I’m a little over half way through Aftershocks (life gets in the way or I would be done) and it’s every bit as good as I expected. This is a terrific way to talk about war and I’m completely enraptured. I didn’t stumble onto Frontlines after all the books had been published, so I binged the entire series one after the other. Now I have to wait around for some tortuously long period until the next book comes out — and then the next and the next. Maybe I should have waited for a few years but I’m too old to take chances like that.

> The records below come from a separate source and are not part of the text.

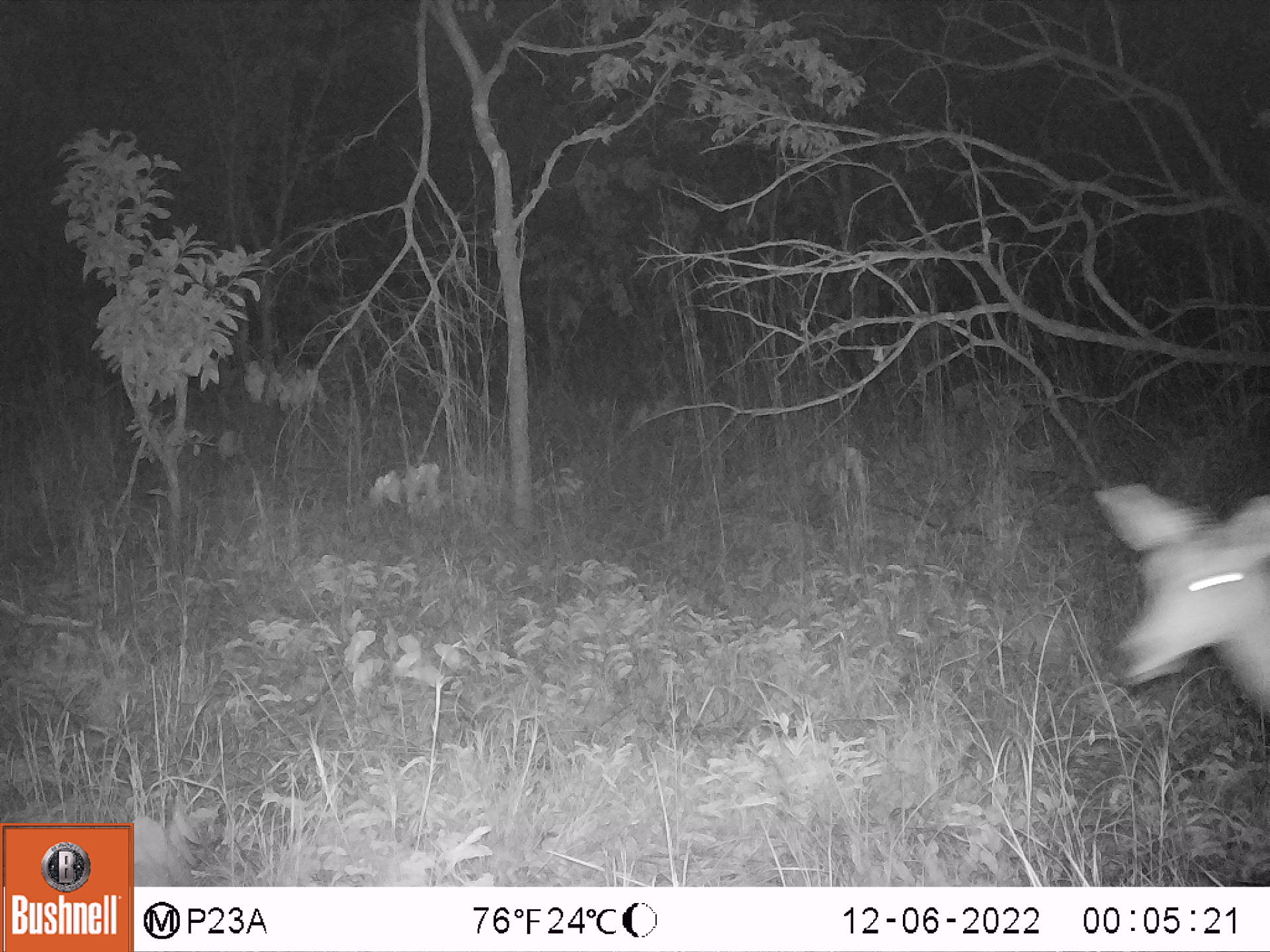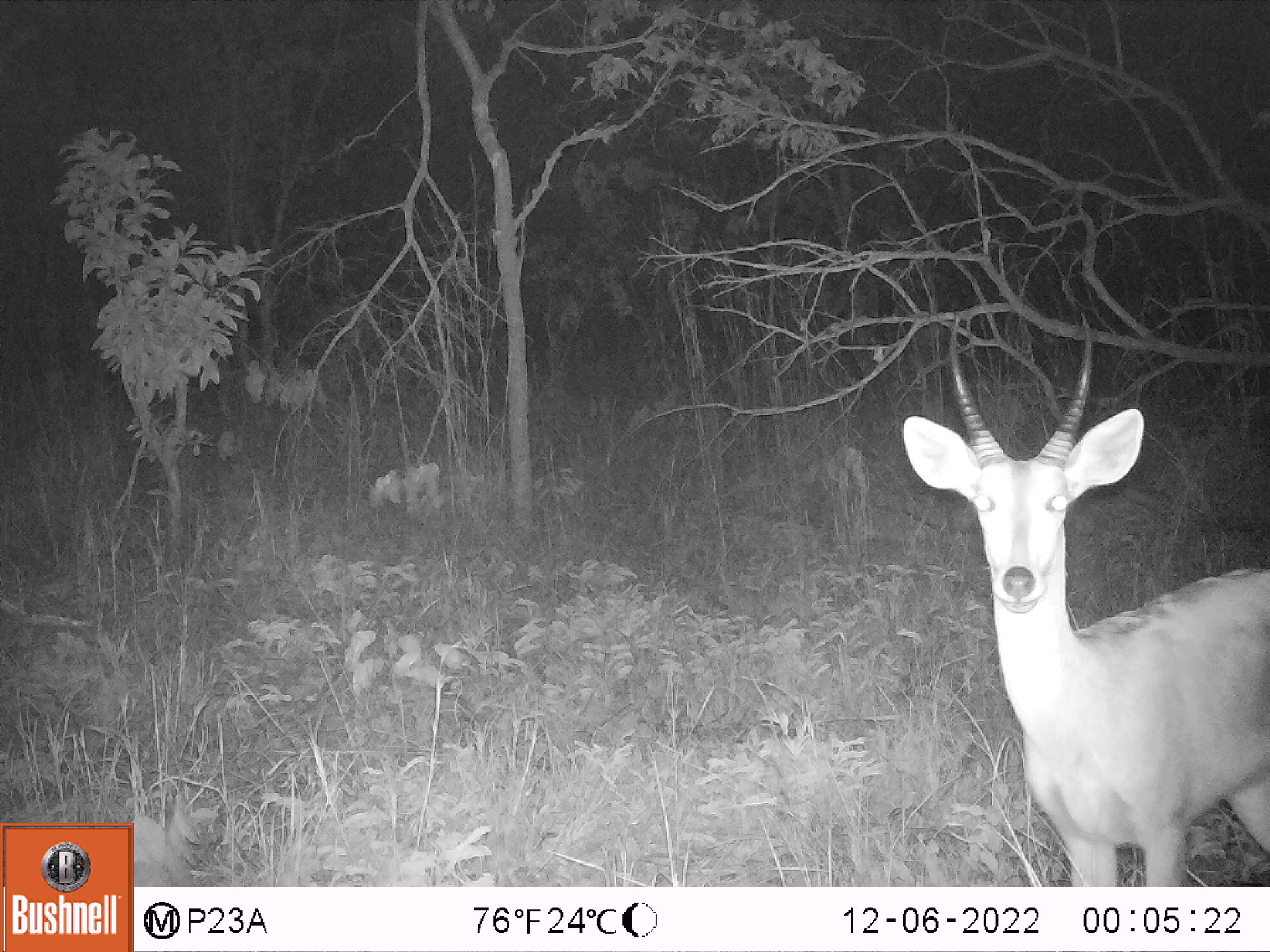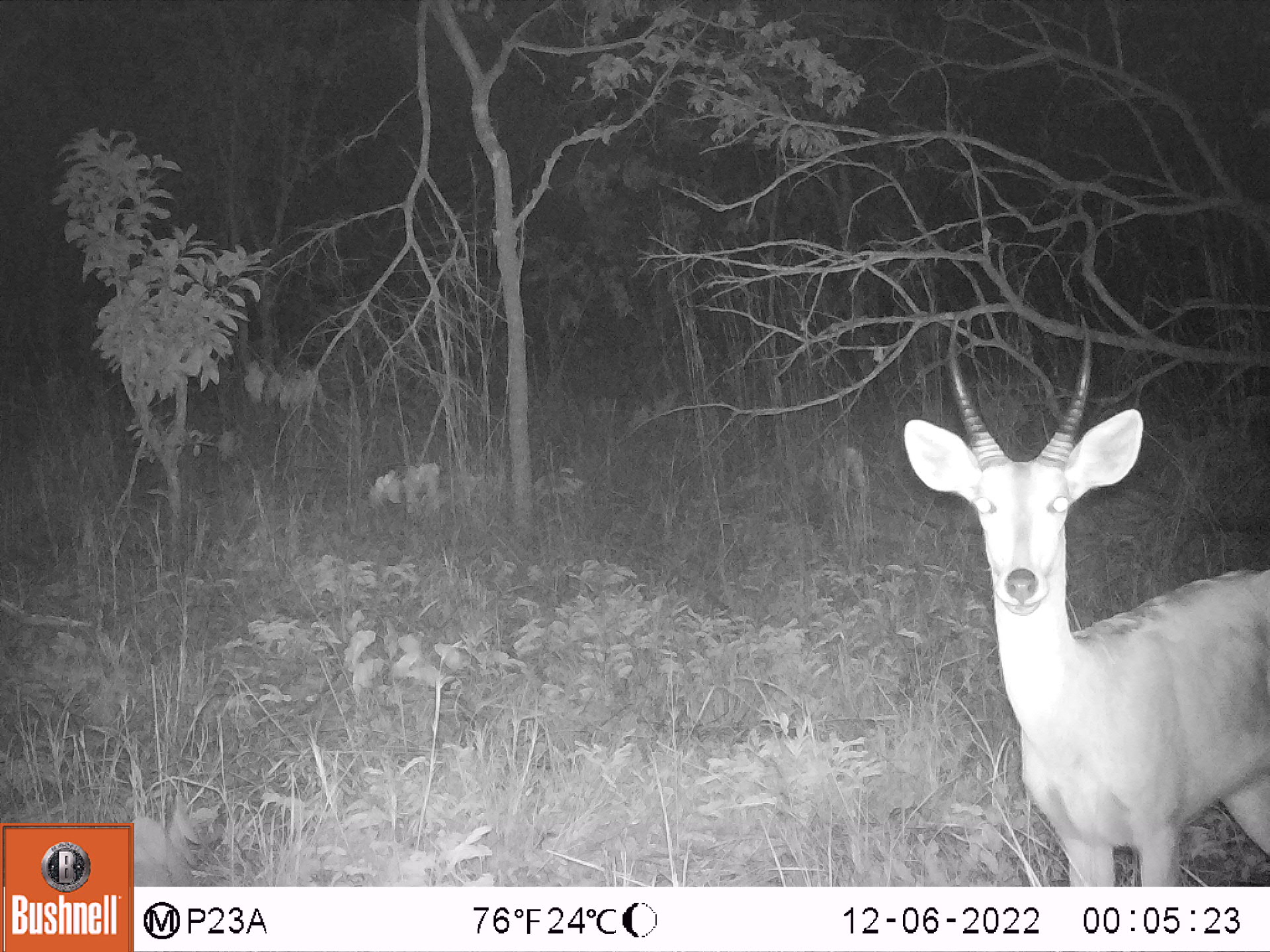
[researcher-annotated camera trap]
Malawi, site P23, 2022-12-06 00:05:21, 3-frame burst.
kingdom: Animalia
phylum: Chordata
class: Mammalia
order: Artiodactyla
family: Bovidae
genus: Redunca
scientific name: Redunca arundinum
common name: southern reedbuck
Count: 1.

I didn’t expect the opposite of a young man going to war to be an old man, I expected it to be an old woman. On that subject, I read the The Pendulum by Julie Lindahl, about her and her grand parents. It’s quite interesting and quite scary.
This is a must read. My dad missed WW2 by a hair’s breath, certainly did not “miss” much else coming from the Soviet Union. If ever there there was a situation where there were no good guys, only two shades of bad in a struggle to the finish it was the eastern front in WW 2. My family were Ukrainians. Those of you who know your history can fill in the blanks in what I won’t say here except it was as bad as the human experience gets. We can sugar coat war, but the idea of being on the wrong side and knowing it is a unique way to make clear the real cost of warfare on people. War can be fought for strategic reasons, for idealogical reasons, or out of need, but the end result must be borne by the people who experience it.
Thanks for writing a book that shows this. I love military fiction, but grew up in a family that carried scars across several generations for being in the wrong place, on the wrong side and never quite knowing which side was the worse one.
Looking forward to this though I’m only on “Angles of Attack” (was late to the party).